■ Texto fornecido ■
Ois,

acabei de ver um tweet tão bom sobre isso que achei que eu TENHO que
compartilhar ele! Lá vai:

  A white woman who hasn’t spoken out against the genocide said “the
  _saddest_ thing about this is Jewish people are becoming the most
  hated people globally.”

  THAT is the _saddest_ thing.

  Not the murdered & starving Palestinians.

  Ya’ll really don’t see Palestinians as human.

  (https://twitter.com/sairasameerarao/status/1772362055082737673)

Agora na categoria das coisas compridas, pra mim a melhor e mais
adequada agora é o "The Lives of Animals", que é um livro curto do
J.M. Coetzee, que ganhou o Nobel de Literatura em 2003 - em especial
este trecho:

    "Between 1942 and 1945 several million people were put to death in
  the concentration camps of the Third Reich: at Treblinka alone more
  than a million and a half, perhaps as many as three million. These
  are numbers that numb the mind. We have only one death of our own:
  we can comprehend the deaths of others only one at a time: in the
  abstract we may be able to count to a million, but we cannot count
  to a million deaths.

■ Tarefa 1 ■
Responda com base na mensagem:
(a) Em que ano J.M. Coetzee ganhou o Nobel de Literatura?
(b) Que campo de concentração é citado nominalmente no trecho de Coetzee?
(c) Que tipo de publicação é a citação em inglês que aparece no início?
■ Tarefa 2 ■
No trecho de Coetzee citado na mensagem, por que não conseguimos contar até um milhão de mortes? Responda em até três frases.
■ Tarefa 3 ■
Por favor, liste todos os anos mencionados na mensagem.
As linhas abaixo não são necessárias.

■ Dados de origem ■

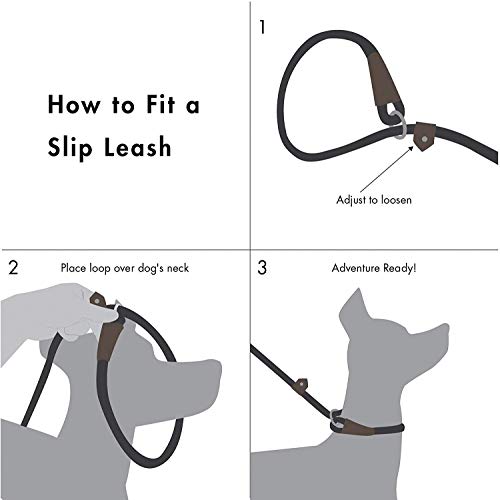 How to Fit a Slip Leash

1

Adjust to loosen

2 Place loop over dog's neck

3 Adventure Ready!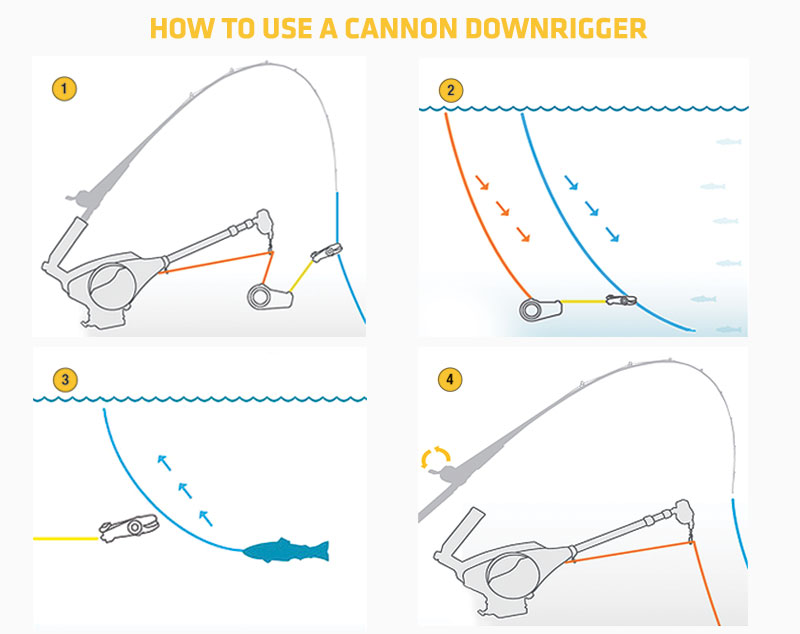 HOW TO USE A CANNON DOWNRIGGER

1

2

3

4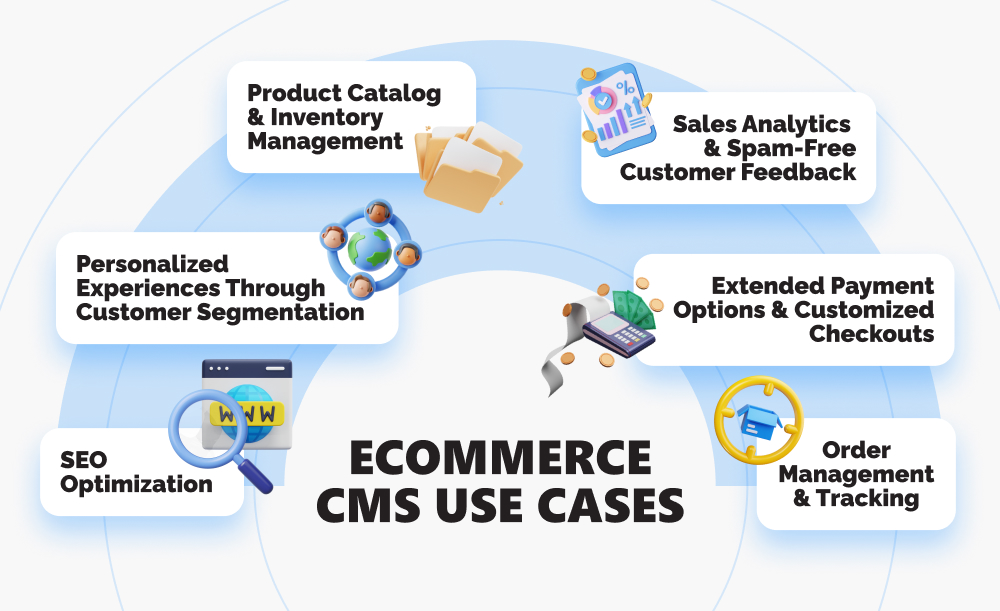 Product Catalog & Inventory Management

Sales Analytics & Spam-Free Customer Feedback

Personalized Experiences Through Customer Segmentation

Extended Payment Options & Customized Checkouts

WWW

SEO Optimization

ECOMMERCE CMS USE CASES

Order Management & Tracking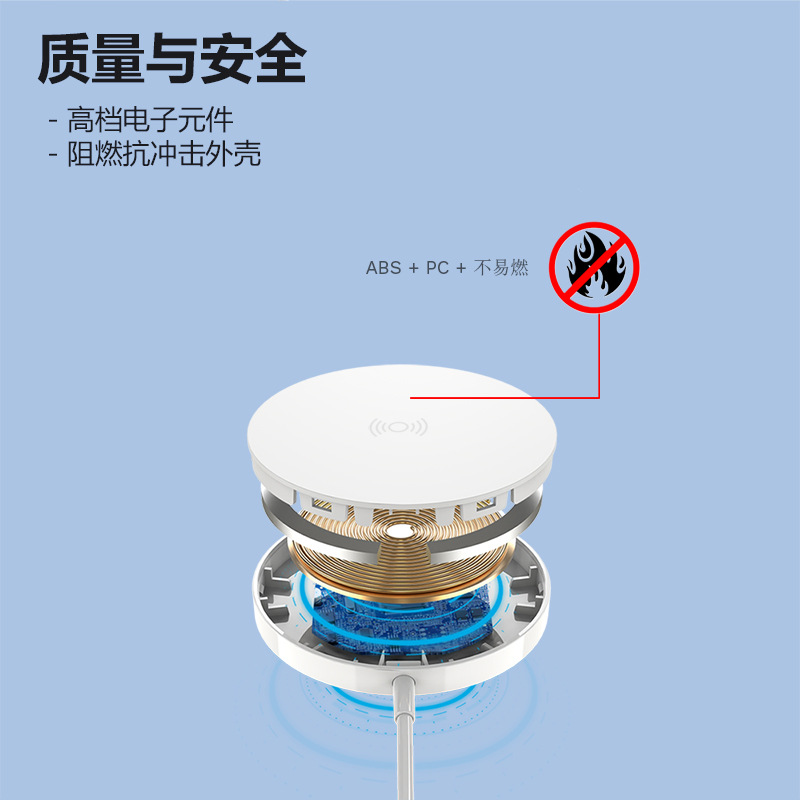 质量与安全

- 高档电子元件
- 阻燃抗冲击外壳

ABS + PC + 不易燃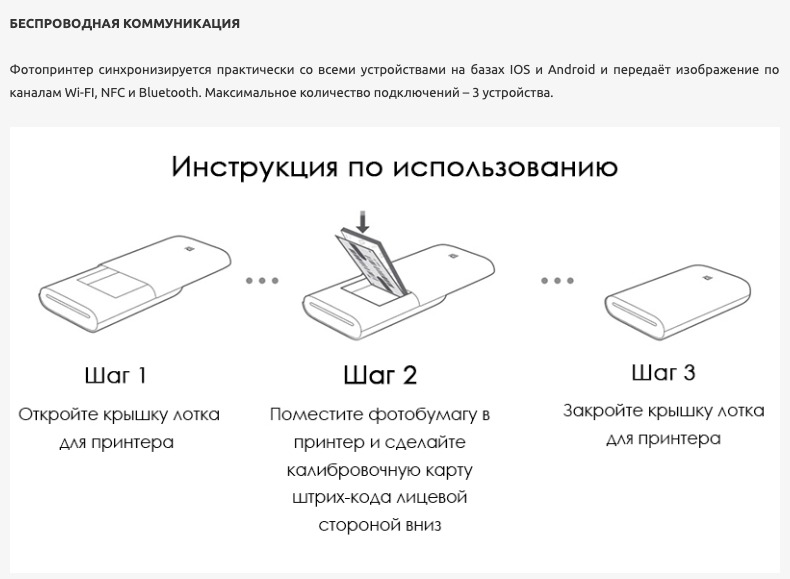 БЕСПРОВОДНАЯ КОММУНИКАЦИЯ

Фотопринтер синхронизируется практически со всеми устройствами на базах IOS и Android и передаёт изображение по каналам Wi-FI, NFC и Bluetooth. Максимальное количество подключений – 3 устройства.

Инструкция по использованию

Шаг 1

Откройте крышку лотка для принтера

Шаг 2

Поместите фотобумагу в принтер и сделайте калибровочную карту штрих-кода лицевой стороной вниз

Шаг 3

Закройте крышку лотка для принтера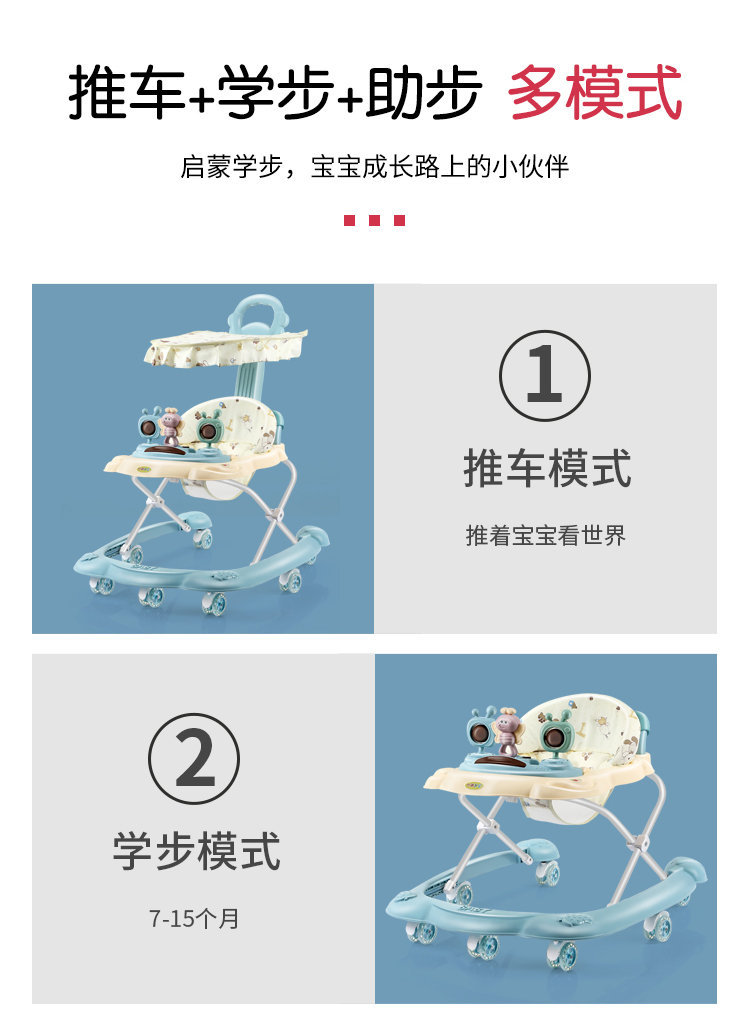 推车+学步+助步 多模式

启蒙学步，宝宝成长路上的小伙伴

①

推车模式

推着宝宝看世界

②

学步模式

7-15个月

■ Resposta 1 ■
(a) Em 2003.
(b) Treblinka.
(c) Um tweet.

■ Resposta 2 ■
Porque temos apenas uma morte própria e só conseguimos compreender a morte dos outros uma de cada vez. No abstrato talvez consigamos contar até um milhão, mas não até um milhão de mortes.

■ Resposta 3 ■
2003, 1942 e 1945.